>> Start RECORDS PROVIDED
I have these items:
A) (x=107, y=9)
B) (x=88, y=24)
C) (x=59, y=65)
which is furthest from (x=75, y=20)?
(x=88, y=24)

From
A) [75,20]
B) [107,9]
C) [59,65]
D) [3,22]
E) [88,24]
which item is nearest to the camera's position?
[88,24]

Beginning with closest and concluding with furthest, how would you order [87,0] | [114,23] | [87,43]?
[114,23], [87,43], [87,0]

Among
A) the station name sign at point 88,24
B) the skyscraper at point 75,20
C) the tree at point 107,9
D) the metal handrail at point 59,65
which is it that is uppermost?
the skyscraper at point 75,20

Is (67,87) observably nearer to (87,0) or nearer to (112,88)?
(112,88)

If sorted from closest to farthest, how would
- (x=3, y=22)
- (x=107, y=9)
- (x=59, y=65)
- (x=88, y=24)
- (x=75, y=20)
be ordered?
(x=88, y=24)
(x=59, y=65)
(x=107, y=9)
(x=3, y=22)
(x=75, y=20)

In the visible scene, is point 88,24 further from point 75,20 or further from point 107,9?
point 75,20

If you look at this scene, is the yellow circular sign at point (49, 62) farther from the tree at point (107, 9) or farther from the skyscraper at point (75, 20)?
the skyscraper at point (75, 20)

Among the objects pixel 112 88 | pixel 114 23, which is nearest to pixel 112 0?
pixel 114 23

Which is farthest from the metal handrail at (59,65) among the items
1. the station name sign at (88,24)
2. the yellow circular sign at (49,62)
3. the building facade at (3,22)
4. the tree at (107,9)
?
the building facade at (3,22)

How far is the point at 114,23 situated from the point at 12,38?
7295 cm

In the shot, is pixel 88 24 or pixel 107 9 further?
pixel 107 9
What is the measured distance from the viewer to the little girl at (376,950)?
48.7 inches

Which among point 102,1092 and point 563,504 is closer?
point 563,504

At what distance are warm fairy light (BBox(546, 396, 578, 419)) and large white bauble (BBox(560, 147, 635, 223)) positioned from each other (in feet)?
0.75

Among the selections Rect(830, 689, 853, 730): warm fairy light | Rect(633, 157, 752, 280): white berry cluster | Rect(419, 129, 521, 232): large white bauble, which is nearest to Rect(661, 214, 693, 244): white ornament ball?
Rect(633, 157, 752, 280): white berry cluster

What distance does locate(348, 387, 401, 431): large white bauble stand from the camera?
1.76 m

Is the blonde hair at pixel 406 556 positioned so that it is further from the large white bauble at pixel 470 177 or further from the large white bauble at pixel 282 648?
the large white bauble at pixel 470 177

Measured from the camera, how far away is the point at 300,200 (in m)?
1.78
>> End RECORDS PROVIDED
**EXERCISE:**
Render all of the lines above as a numbered list, skipping any blank lines.

**SOLUTION TO THE PROBLEM:**
1. I have these items:
2. A) (x=107, y=9)
3. B) (x=88, y=24)
4. C) (x=59, y=65)
5. which is furthest from (x=75, y=20)?
6. (x=88, y=24)
7. From
8. A) [75,20]
9. B) [107,9]
10. C) [59,65]
11. D) [3,22]
12. E) [88,24]
13. which item is nearest to the camera's position?
14. [88,24]
15. Beginning with closest and concluding with furthest, how would you order [87,0] | [114,23] | [87,43]?
16. [114,23], [87,43], [87,0]
17. Among
18. A) the station name sign at point 88,24
19. B) the skyscraper at point 75,20
20. C) the tree at point 107,9
21. D) the metal handrail at point 59,65
22. which is it that is uppermost?
23. the skyscraper at point 75,20
24. Is (67,87) observably nearer to (87,0) or nearer to (112,88)?
25. (112,88)
26. If sorted from closest to farthest, how would
27. - (x=3, y=22)
28. - (x=107, y=9)
29. - (x=59, y=65)
30. - (x=88, y=24)
31. - (x=75, y=20)
32. be ordered?
33. (x=88, y=24)
34. (x=59, y=65)
35. (x=107, y=9)
36. (x=3, y=22)
37. (x=75, y=20)
38. In the visible scene, is point 88,24 further from point 75,20 or further from point 107,9?
39. point 75,20
40. If you look at this scene, is the yellow circular sign at point (49, 62) farther from the tree at point (107, 9) or farther from the skyscraper at point (75, 20)?
41. the skyscraper at point (75, 20)
42. Among the objects pixel 112 88 | pixel 114 23, which is nearest to pixel 112 0?
43. pixel 114 23
44. Which is farthest from the metal handrail at (59,65) among the items
45. 1. the station name sign at (88,24)
46. 2. the yellow circular sign at (49,62)
47. 3. the building facade at (3,22)
48. 4. the tree at (107,9)
49. ?
50. the building facade at (3,22)
51. How far is the point at 114,23 situated from the point at 12,38?
52. 7295 cm
53. In the shot, is pixel 88 24 or pixel 107 9 further?
54. pixel 107 9
55. What is the measured distance from the viewer to the little girl at (376,950)?
56. 48.7 inches
57. Which among point 102,1092 and point 563,504 is closer?
58. point 563,504
59. At what distance are warm fairy light (BBox(546, 396, 578, 419)) and large white bauble (BBox(560, 147, 635, 223)) positioned from each other (in feet)?
60. 0.75
61. Among the selections Rect(830, 689, 853, 730): warm fairy light | Rect(633, 157, 752, 280): white berry cluster | Rect(419, 129, 521, 232): large white bauble, which is nearest to Rect(661, 214, 693, 244): white ornament ball?
62. Rect(633, 157, 752, 280): white berry cluster
63. What distance does locate(348, 387, 401, 431): large white bauble stand from the camera?
64. 1.76 m
65. Is the blonde hair at pixel 406 556 positioned so that it is further from the large white bauble at pixel 470 177 or further from the large white bauble at pixel 282 648?
66. the large white bauble at pixel 470 177
67. Measured from the camera, how far away is the point at 300,200 (in m)?
68. 1.78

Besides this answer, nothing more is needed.